◆ VORGEGEBENER TEXT
□ □ □ □ □

Update vom 4. April »

Die Telekom hat vor gut einer Woche angekündigt, auch für Festnetzinternetzugänge Volumenbeschränkungen (“integrierte Highspeed-Volumina”) einzuführen, mit der Folge, dass der Internetanschluss nach dem Verbrauch eines bestimmten Datenvolumens erheblich gedrosselt werden soll.

Nach aktuellen Pressemeldungen hat Niek Jan van Damme, Vorstandsmitglied der Telekom AG und Sprecher der Geschäftsführung der Telekom Deutschland GmbH, erklärt, man sei offen für Gespräche mit Marktgrößen wie YouTube. Wenn diese Anbieter direkt an die Telekom bezahlen, sei es denkbar, dass die Nutzung solcher Dienste das Datenvolumen der Nutzer/Kunden nicht aufbrauchen. Praktiziert wird dieses System von der Telekom bereits aktuell im Mobilfunkbereich für den Musikstreamingdienst Spotify.

Diese Aussage und Ankündigung wirft rechtliche Fragen auf, die über das hinausgehen, was aktuell rechtspolitisch unter dem Stichwort Netzneutralität diskutiert wird.

§ 88 TKG regelt das (einfachgesetzliche) Fernmeldegeheimnis, das Absatz 1 der Vorschrift wie folgt definiert:

 

Dem Fernmeldegeheimnis unterliegen der Inhalt der Telekommunikation und ihre näheren Umstände, insbesondere die Tatsache, ob jemand an einem Telekommunikationsvorgang beteiligt ist oder war. Das Fernmeldegeheimnis erstreckt sich auch auf die näheren Umstände erfolgloser Verbindungsversuche.

 

TK-Diensteanbietern wie der Telekom ist es nach § 88 Abs. 3 TKG ausdrücklich

 

untersagt, sich oder anderen über das für die geschäftsmäßige Erbringung der Telekommunikationsdienste einschließlich des Schutzes ihrer technischen Systeme erforderliche Maß hinaus Kenntnis vom Inhalt oder den näheren Umständen der Telekommunikation zu verschaffen. Sie dürfen Kenntnisse über Tatsachen, die dem Fernmeldegeheimnis unterliegen, nur für den in Satz 1 genannten Zweck verwenden.

 

Wenn die Telekom allerdings die Nutzung bestimmter Dienste / Inhaltsangebote wie YouTube oder Spotify von dieser Volumenbegrenzung ausnimmt, dann setzt das voraus, dass die Telekom das Internetnutzungsverhalten jedes einzelnen Kunden genau aufzeichnet und auch ermittelt, welche Websites und Inhaltsangebote der Kunde im einzelnen aufruft und welches Datenvolumen hierbei anfällt. Anders lässt sich nämlich nicht bestimmen, ob und in welchem Umfang der Telekomkunde priviligierte Dienste wie Spotify nutzt.

□ □ □ □ □

◆ ÜBUNGSAUFGABEN
#1 Was unterliegt nach dem im Text zur Volumenbegrenzung der Telekom zitierten Absatz 1 des § 88 TKG dem Fernmeldegeheimnis? Führen Sie alle dort genannten Punkte auf.
#2 Schreiben Sie den Text zur Volumenbegrenzung der Telekom im Anschluss an seinen letzten Satz weiter.

◆ DATEN
□ □ □ □ □

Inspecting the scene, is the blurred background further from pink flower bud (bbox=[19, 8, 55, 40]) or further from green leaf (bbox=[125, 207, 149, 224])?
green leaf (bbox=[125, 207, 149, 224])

□ □ □ □ □

◆ LÖSUNGEN
#1
- der Inhalt der Telekommunikation
- die näheren Umstände der Telekommunikation
- insbesondere die Tatsache, ob jemand an einem Telekommunikationsvorgang beteiligt ist oder war
- die näheren Umstände erfolgloser Verbindungsversuche

#2
Damit verschafft sich die Telekom Kenntnis vom Inhalt und den näheren Umständen der Telekommunikation. Die Telekom wird nun damit argumentieren, dies sei für die geschäftsmäßige Erbringungen ihrer TK-Dienste erforderlich. Aber lässt sich diese Ansicht wirklich vertreten? § 88 Abs. 3 TKG normiert grundsätzlich ein sogenanntes Kenntnisnahmeverbot des TK-Dienstleisters. Würde man sich nun auf die Argumentation der Telekom einlassen, dann hätte es der TK-Anbieter beliebig in der Hand, dieses gesetzliche Kenntnisnahmeverbot zu umgehen. § 88 Abs. 3 TKG wäre weitgehend ausgehöhlt. Das entspricht aber gerade nicht dem Sinn und Zweck der gesetzlichen Regelung.

Und hier sind wir dann auch beim Aspekt der Netzneutralität angelangt. Man wird es der Telekom grundsätzlich nach geltendem Recht nicht verbieten können, Flatrates durch Volumentarife zu ersetzen bzw. ab einem gewissen Volumen zu drosseln. Was § 88 TKG allerdings verbietet, ist die vollständige inhaltliche Analyse des Internetnutzungsverhalten der Kunden, mit dem Ziel, einzelne Internetdienste zu priviligieren. Für die Erbringung der TK-Dienstleistung ist es nicht erforderlich, zu analysieren, ob der Kunde YouTube oder Spotify nutzt.

Nach meiner Einschätzung verstößt damit bereits das, was die Telekom im Mobilfunk aktuell im Hinblick auf Spotify macht, gegen § 88 TKG.


 

Update vom 04.05.2013:

Die Kritik hier in den Kommentaren und ein Artikel bei Golem veranlassen mich zu einem Update, um meine Position nochmals zu verdeutlichen.

Ein Telekom-Sprecher wird bei Golem folgendermaßen zitiert:

 

Der Vorwurf ist Unsinn. Um Managed Services zu realisieren, müssen Sie nicht die Inhalte des jeweiligen Datenpaketes kennen. Managed Services können beispielsweise über einen separaten Datenstrom – wie bei Entertain – realisiert oder indem die Datenpakete markiert werden.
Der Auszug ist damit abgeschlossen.